The most obvious feature that can be lost from the cutoff is the satellite drop, as seen in Fawehinmi et al. (Reference Fawehinmi, Gaskell, Jimack, Kapur and Thompson2005). Looking at figure 11, satellite drop formation, indicated by $z(r=r_{min})$ becoming non-zero, can clearly be seen for both $Oh=0.16$ (curve 2) and $Oh=0.5$ (curve 3). This occurs when the symmetric V-regime transitions into the asymmetric VI one, as can be seen clearly from free-surface profiles at $Oh=0.16$ in figure 9. For $Oh=0.16$ the pinch point moves when $r_{min}\approx 10^{-2}$ , whilst for $Oh=0.5$ this does not happen until $r_{min}\approx 10^{-3}$ . Therefore, using our cutoff, at $Oh=0.16$ the thread would be cut near to the correct pinch point, whilst for $Oh=0.5$ the thread would be severed at $z=0$ so that the formation of a satellite drop would be missed. Most worryingly, in the latter case the post-breakup state would be entirely wrong, as instead of having two breakup points a distance ${\rm\Delta}z=0.35$ apart (giving three distinct volumes) there would be just one at the centre of the drops (and hence two volumes). Notably, for $R=1~\text{mm}$ the minimum radius $r_{min}=10^{-3}$ corresponds to a dimensional radius of $1~{\rm\mu}\text{m}$ , so that these are truly macroscopic quantities.

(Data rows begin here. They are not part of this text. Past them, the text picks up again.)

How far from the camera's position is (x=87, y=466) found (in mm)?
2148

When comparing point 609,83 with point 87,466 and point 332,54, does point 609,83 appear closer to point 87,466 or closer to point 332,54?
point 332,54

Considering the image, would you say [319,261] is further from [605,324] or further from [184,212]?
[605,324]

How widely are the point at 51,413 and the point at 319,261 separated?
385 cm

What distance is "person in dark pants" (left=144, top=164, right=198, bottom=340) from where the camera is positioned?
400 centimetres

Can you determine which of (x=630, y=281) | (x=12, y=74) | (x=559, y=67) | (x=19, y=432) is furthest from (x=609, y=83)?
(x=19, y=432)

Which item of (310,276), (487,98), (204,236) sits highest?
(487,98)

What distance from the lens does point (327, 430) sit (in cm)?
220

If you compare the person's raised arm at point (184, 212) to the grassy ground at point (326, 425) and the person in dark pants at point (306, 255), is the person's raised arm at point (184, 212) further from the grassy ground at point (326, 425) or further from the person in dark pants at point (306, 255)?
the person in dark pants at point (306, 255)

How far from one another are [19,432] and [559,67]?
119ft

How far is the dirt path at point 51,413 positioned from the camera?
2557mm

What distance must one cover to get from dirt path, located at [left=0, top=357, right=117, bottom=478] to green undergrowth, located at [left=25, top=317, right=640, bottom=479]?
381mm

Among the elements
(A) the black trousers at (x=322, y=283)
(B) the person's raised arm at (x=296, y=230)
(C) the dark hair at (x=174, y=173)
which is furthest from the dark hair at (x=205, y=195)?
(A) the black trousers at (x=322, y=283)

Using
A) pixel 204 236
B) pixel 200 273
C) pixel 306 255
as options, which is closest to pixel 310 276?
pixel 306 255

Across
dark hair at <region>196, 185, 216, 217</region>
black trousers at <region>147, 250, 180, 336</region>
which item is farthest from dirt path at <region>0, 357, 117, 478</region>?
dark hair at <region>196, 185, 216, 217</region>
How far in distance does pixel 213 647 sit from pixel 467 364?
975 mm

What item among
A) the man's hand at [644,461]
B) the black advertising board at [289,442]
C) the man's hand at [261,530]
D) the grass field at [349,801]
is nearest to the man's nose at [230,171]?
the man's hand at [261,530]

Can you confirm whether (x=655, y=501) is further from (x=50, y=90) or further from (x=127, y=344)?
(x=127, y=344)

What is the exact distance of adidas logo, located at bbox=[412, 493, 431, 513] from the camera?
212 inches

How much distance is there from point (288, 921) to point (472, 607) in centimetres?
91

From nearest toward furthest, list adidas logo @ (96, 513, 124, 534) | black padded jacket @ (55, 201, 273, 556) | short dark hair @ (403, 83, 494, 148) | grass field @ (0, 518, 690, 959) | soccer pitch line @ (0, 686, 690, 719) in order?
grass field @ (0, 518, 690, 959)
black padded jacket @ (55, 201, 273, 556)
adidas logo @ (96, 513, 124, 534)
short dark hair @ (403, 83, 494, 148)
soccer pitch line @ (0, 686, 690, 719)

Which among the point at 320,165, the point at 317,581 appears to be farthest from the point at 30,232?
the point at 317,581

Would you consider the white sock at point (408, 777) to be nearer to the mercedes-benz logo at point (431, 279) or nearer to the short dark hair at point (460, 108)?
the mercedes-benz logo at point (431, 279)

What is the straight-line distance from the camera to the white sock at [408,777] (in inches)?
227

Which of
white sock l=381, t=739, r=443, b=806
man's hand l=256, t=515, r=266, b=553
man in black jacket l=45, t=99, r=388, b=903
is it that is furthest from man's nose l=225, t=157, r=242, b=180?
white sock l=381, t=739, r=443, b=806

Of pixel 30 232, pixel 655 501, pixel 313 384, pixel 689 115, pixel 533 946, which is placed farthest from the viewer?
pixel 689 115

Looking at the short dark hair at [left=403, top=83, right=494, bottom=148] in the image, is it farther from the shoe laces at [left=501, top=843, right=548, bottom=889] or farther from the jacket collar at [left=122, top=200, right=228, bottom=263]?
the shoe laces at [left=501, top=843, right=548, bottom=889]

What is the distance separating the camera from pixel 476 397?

To capture the features of breakup, such as satellite drops, one has to either (i) develop codes with huge levels of resolution/refinement, which will be extremely costly (particularly in 3-D) due to the multiscale nature of this phenomenon, or (ii) intelligently utilise the similarity solutions to take the codes through the topological change and up to a suitable post-breakup state. Such a scheme would be complex, but could lead to increased accuracy at a lower computational cost. By identifying in which regions of parameter space the different similarity solutions are accurate and devising methods to analyse in which flow regime a given breakup is occurring we have taken just some of the first steps in the development of such a scheme. Forthcoming works will extend these results to cases in which there is a strong externally driven elongation of the thread and/or interface formation physics which creates a singularity-free breakup; see Shikhmurzaev (Reference Shikhmurzaev2007).
Acknowledgements
The authors thank J. Eggers for his feedback on the manuscript and for providing them with the similarity solutions used in figure 4, as well as the referees for their constructive comments. They are grateful to the John Fell Oxford University Press Research Fund and the EPSRC (grant EP/N016602/1) for supporting this research.
Supplementary movies
Supplementary movies are available at http://dx.doi.org/10.1017/jfm.2016.276.
Appendix. Identification of regimes
In figure 21, the calculation of the boundaries of the viscous regime is shown for the case of $Oh=1$ . The V-regime is defined by speeds $-0.086<{\dot{r}}_{min}<-0.056$ (dashed lines). The transition into this regime is found to occur when $r_{min}^{\rightarrow V}=1.4\times 10^{-2}$ and the exit from this regime is when $r_{min}^{\rightarrow V}=6.1\times 10^{-4}$ . Once these values have been calculated they are placed on the phase diagram, as shown in figure 7 (as circles), to define the V-regime.